ALİ MUHİTTİN HACI BEKİR
Yeni Melek Sineması’nın sokağının başında bulunan Şekerci “Ali Muhittin Hacı Bekir” 1777 yılında kurulmuş, ülkenin en eski özel kuruluşuydu ve şekercilik ekolü sembolüydü. Türkiye’de 16. yüzyılda başlayan şekerleme üretiminde tatlandırıcı olarak bal, pekmez ve su; bağlayıcı, doku yapıcı olarak da un kullanılırken, 18. yüzyıl sonlarında Avrupa’da kurulan rafinerilerde üretilen şekerin (o günlerin ismiyle ‘’Kelle Şekeri”) Türkiye’ye gelmesiyle, Hacı Bekir bu şekeri havanlarda dövüp eritmiş; gül, tarçın gibi doğal aroma ve boyalarla pişirip akide şekeri üretimini geliştirmişti.
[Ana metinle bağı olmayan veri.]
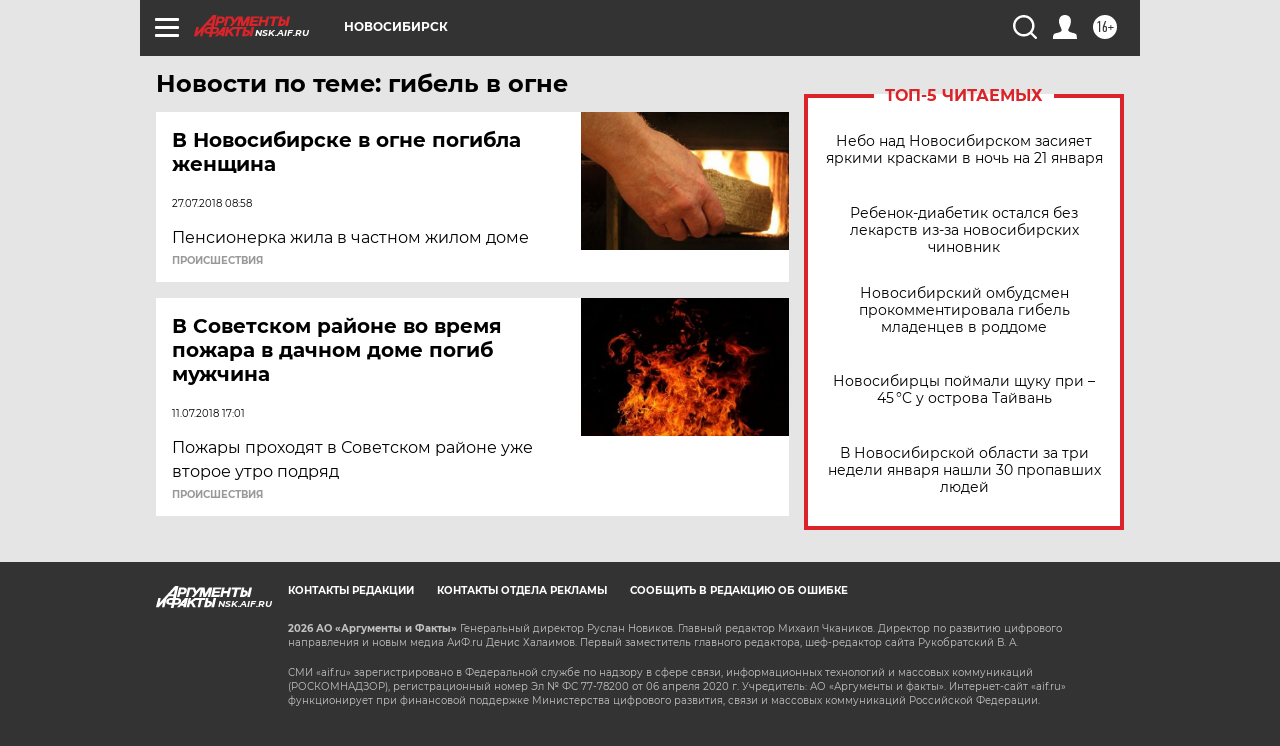

--- FILE ---
content_type: text/html
request_url: https://tns-counter.ru/nc01a**R%3Eundefined*aif_ru/ru/UTF-8/tmsec=aif_ru/520705113***
body_size: -72
content:
4523741469708E8DX1768984205:4523741469708E8DX1768984205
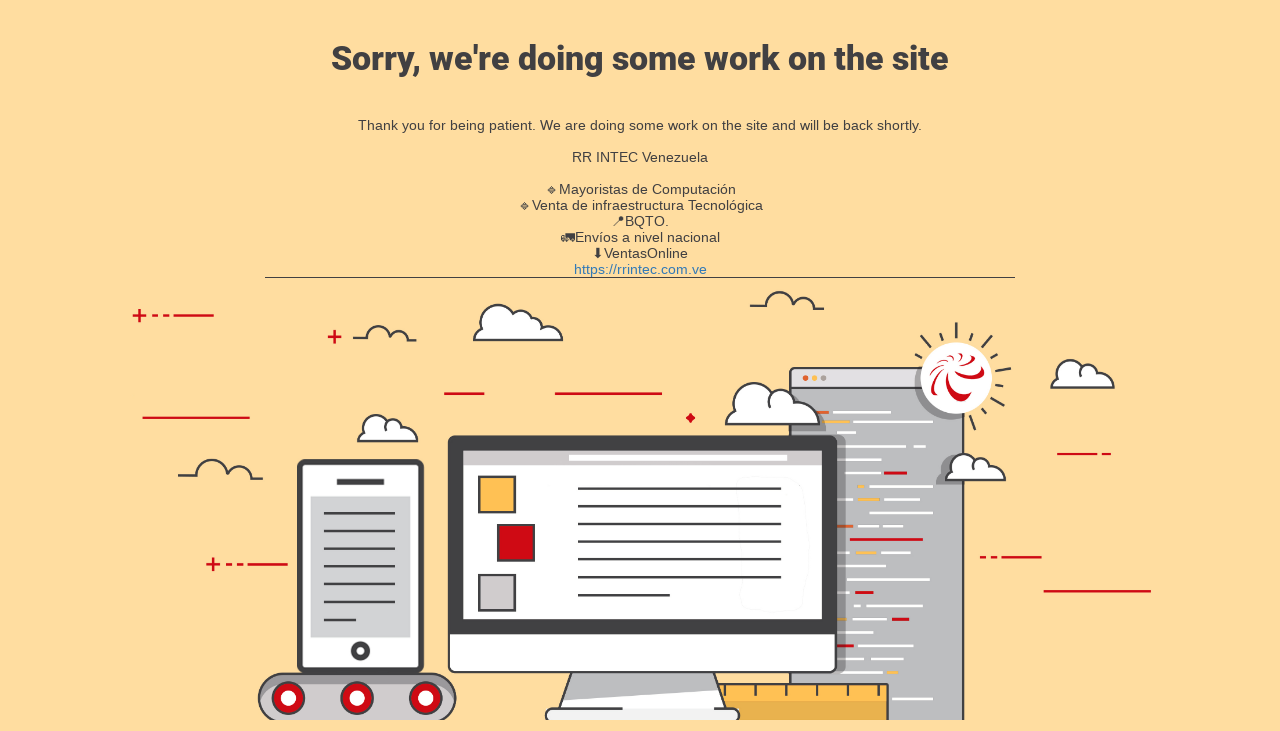

--- FILE ---
content_type: text/html; charset=UTF-8
request_url: https://rrintec.net/tienda/lampara-led-por-usb-p-laptop-flexible
body_size: 870
content:

<html lang="en">
  <head>
    <meta charset="utf-8">
    <meta http-equiv="X-UA-Compatible" content="IE=edge">
    <meta name="viewport" content="width=device-width, initial-scale=1">
    <title>RRINTEC is under construction</title>
    <meta name="description" content="RR GROUP" />
    <meta name="generator" content="Free UnderConstructionPage plugin for WordPress">
    <link rel="stylesheet" href="https://fonts.bunny.net/css?family=Roboto:400,900">
    <link rel="stylesheet" href="https://rrintec.net/wp-content/plugins/under-construction-page/themes/css/bootstrap.min.css?v=3.99" type="text/css">
<link rel="stylesheet" href="https://rrintec.net/wp-content/plugins/under-construction-page/themes/css/common.css?v=3.99" type="text/css">
<link rel="stylesheet" href="https://rrintec.net/wp-content/plugins/under-construction-page/themes/000webhost/style.css?v=3.99" type="text/css">
<link rel="stylesheet" href="https://rrintec.net/wp-content/plugins/under-construction-page/themes/css/font-awesome.min.css?v=3.99" type="text/css">
<link rel="icon" href="https://rrintec.net/wp-content/plugins/under-construction-page/themes/images/favicon.png" />
  </head>

  <body>
    <div class="container">
      <div class="row">
        <div class="col-xs-12 col-md-12 col-lg-12">
          <h1>Sorry, we're doing some work on the site</h1>
        </div>
      </div>

      <div class="row">
        <div class="col-xs-12 col-md-8 col-md-offset-2 col-lg-offset-2 col-lg-8">
          <p class="content">Thank you for being patient. We are doing some work on the site and will be back shortly.<br />
<br />
RR INTEC Venezuela<br />
<br />
🔹Mayoristas de Computación<br />
🔹Venta de infraestructura Tecnológica<br />
📍BQTO.<br />
🚛Envíos a nivel nacional<br />
⬇️VentasOnline<br />
<a href="https://rrintec.com.ve">https://rrintec.com.ve</a></p>
        </div>
      </div>

      <div class="row" id="social">
        <div class="col-xs-12 col-md-12 col-lg-12">
          
        </div>
      </div>
    </div>

    <div id="hero-image">
      <img src="https://rrintec.net/wp-content/plugins/under-construction-page/themes/000webhost/000webhost.jpg" alt="Site is Under Construction" title="Site is Under Construction">
    </div>

    
  <script defer src="https://static.cloudflareinsights.com/beacon.min.js/vcd15cbe7772f49c399c6a5babf22c1241717689176015" integrity="sha512-ZpsOmlRQV6y907TI0dKBHq9Md29nnaEIPlkf84rnaERnq6zvWvPUqr2ft8M1aS28oN72PdrCzSjY4U6VaAw1EQ==" data-cf-beacon='{"version":"2024.11.0","token":"af8dcf0545384bbf9717d970da53b294","r":1,"server_timing":{"name":{"cfCacheStatus":true,"cfEdge":true,"cfExtPri":true,"cfL4":true,"cfOrigin":true,"cfSpeedBrain":true},"location_startswith":null}}' crossorigin="anonymous"></script>
</body>
</html>
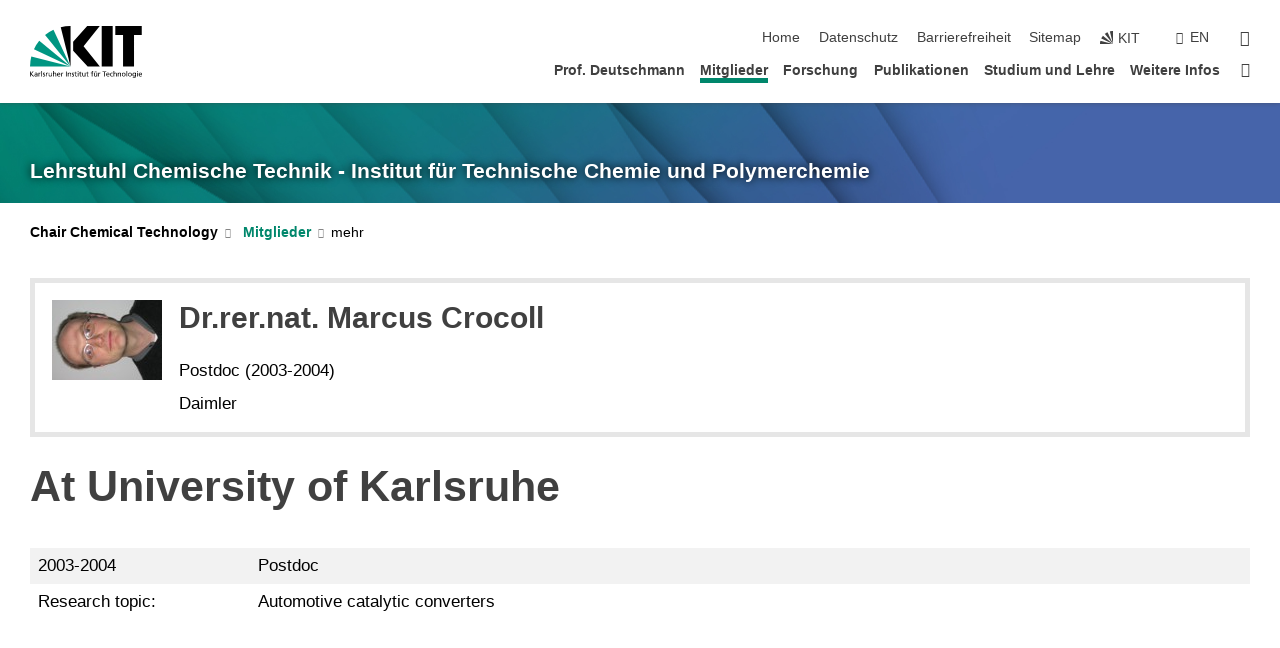

--- FILE ---
content_type: text/css;charset=UTF-8
request_url: https://www.itcp.kit.edu/deutschmann/1351.php
body_size: -296
content:

/*  */
/* 
*/

*/ a[href^=http]:not([href*='kit.edu']):after { display:none } /*
*/
/*  */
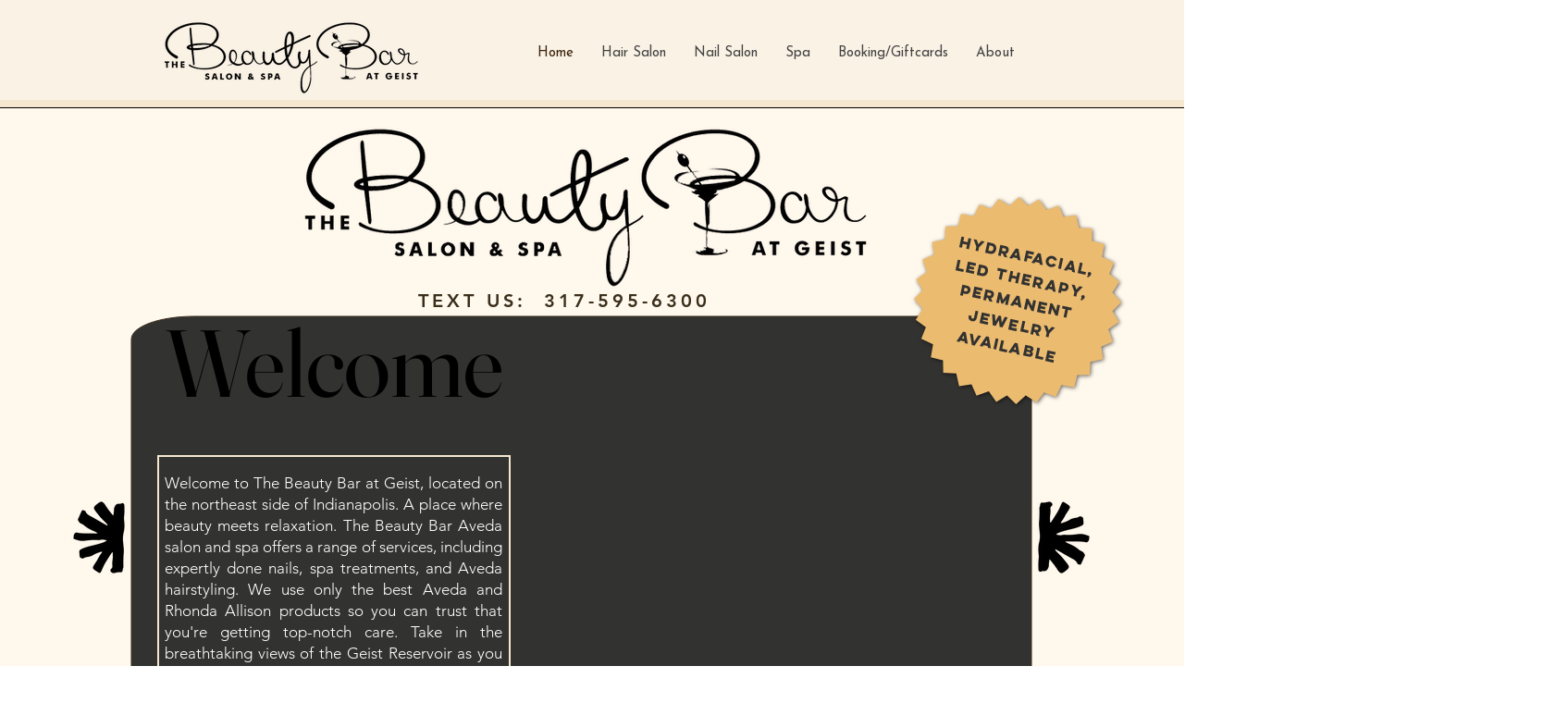

--- FILE ---
content_type: text/css
request_url: https://book.salonbiz.com/css/theme/c1453t201507131218p7Jj2yV5558A3yf26A5HK/style.css
body_size: -148
content:
.olb-bgcolor-primary { background: #3f3f3f; }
Ayrıca 1811’de bir Alman bilgini tarafından bulunan nişastayı un yerine kullanarak, şeker ve nişasta “terkibi” ile bugünkü nefasetteki lokum üretimini gerçekleştirmişti.
LOKUMLAR
Bundan başka sallama kazanlarda yapılan badem şekeri, haşlanmış bademlerin soyulup havanlarda dövülerek şeker ve şeker şerbeti ile yoğrulup biçim verilen çeşitli badem ezmeleri Hacı Bekir’e haklı ilgi ve şöhreti kazandırmıştı. Hacı Bekir’in, yoldan biraz yüksek vitrininde Antep fıstıklı, sade, kakaolu tahin helvaları sıra sıra durur; Hindistan cevizli, fındıklı, güllü, lokumlar çekmeceden çıkartılıp karton kutulara dizim dizim dizilirdi. Paketi kâğıda itinayla sarıp, süslü püslü iple bağlarlardı. Paket ağırca olursa, kolay taşınması için bir de tutacak takılır, bağ yerine amblemlerinin bulunduğu yapışkanlı marka yapıştırılırdı.Tarçınlı, susamlı, limonlu, güllü ya da peynir şekerli renk renk akidelerden almadan geçmek bir “nefis mücadelesiydi”. Dükkânın, sinemaya giden yan sokağına bakan vitrininde ise, renkli yaldız kâğıdına sarılı çikolatalar tepsilere dizili biçimde sergilenir, bu çikolatalar “misafir çikolatası” olarak da anılırdı. Diyeceğim o ki, Beyoğlu o döneminde başkaydı. Daha sokak kadını olmamıştı, kimseye bulaşmazdı. Ve de o günlerinde, kimseyi kimseye bulaştırmadı.